Other theologians, of course, have pointed to the need for theological reevaluation of the material world. Ecofeminist theologians have opined the devaluation of matter in Christian thought for decades–and matter naturally includes plants. More recently, through new materialism and other relatively recent philosophical movements, ecotheology has been focusing increasingly on matter and nonhuman nature–as part of which, plants or “the vegetal” are often mentioned (for examples, see many of the essays in _Earthly Things: Immanence, New Materialisms, and Planetary Thinking_, 2023). But there has yet to appear a full theological treatment of either plants or “the plant” in opposition to the concept of humanity in theological thought. Although such a project is beyond the scope of my proposed paper, I intend for this paper to contribute to discourse that does for the vegetal what Eric Daryl Meyer’s _Inner Animalities_ (2018) does for the animal.

 

Abstract for Online Program Book (maximum 150 words)

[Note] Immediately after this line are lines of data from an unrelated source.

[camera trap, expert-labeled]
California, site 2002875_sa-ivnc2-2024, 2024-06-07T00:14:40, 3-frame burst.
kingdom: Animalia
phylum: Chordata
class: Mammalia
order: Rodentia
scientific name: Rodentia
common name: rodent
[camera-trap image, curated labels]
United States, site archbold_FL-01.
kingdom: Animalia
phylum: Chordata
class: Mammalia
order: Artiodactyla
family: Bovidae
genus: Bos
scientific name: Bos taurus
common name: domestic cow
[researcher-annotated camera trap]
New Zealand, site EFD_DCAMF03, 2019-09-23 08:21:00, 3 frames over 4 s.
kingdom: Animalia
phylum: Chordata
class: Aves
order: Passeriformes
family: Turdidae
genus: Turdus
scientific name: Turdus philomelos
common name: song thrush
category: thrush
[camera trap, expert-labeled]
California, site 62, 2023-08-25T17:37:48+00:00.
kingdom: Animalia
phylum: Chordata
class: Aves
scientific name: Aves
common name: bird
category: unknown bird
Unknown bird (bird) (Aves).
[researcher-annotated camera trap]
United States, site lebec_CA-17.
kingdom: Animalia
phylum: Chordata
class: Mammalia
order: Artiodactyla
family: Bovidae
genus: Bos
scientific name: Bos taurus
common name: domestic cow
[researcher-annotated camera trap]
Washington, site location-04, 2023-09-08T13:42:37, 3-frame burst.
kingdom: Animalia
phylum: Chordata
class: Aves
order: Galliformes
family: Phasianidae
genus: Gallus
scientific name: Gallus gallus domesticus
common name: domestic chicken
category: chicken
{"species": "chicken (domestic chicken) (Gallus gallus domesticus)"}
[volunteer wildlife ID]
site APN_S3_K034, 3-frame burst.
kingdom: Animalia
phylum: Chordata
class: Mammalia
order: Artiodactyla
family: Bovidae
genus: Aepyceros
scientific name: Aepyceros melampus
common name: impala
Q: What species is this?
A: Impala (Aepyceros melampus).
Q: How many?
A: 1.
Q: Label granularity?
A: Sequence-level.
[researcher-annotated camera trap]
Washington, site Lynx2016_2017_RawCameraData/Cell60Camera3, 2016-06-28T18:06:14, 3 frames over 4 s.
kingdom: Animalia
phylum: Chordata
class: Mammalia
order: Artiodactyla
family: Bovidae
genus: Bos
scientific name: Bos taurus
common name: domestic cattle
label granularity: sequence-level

Combining Michael Marder's "plant-thinking" with apophatic theology, this paper proposes that if language can be understood as a coming-into-being as plant–a self-articulation into spacethen I argue that plant-thinking provides a new lens through which to consider the ecological significance of apophatic theology. I will ask: what is “God-talk” if language itself can be corporeal? Further, if language is spatial articulation, then trees are “speaking” themselves constantly–and perhaps also communing with the divine? In my paper, I will argue that plant-thinking (as described by Marder and similar thinkers) can be read with apophatic theology and argue that this may suggest that the very doing of theology derives from a property of matter.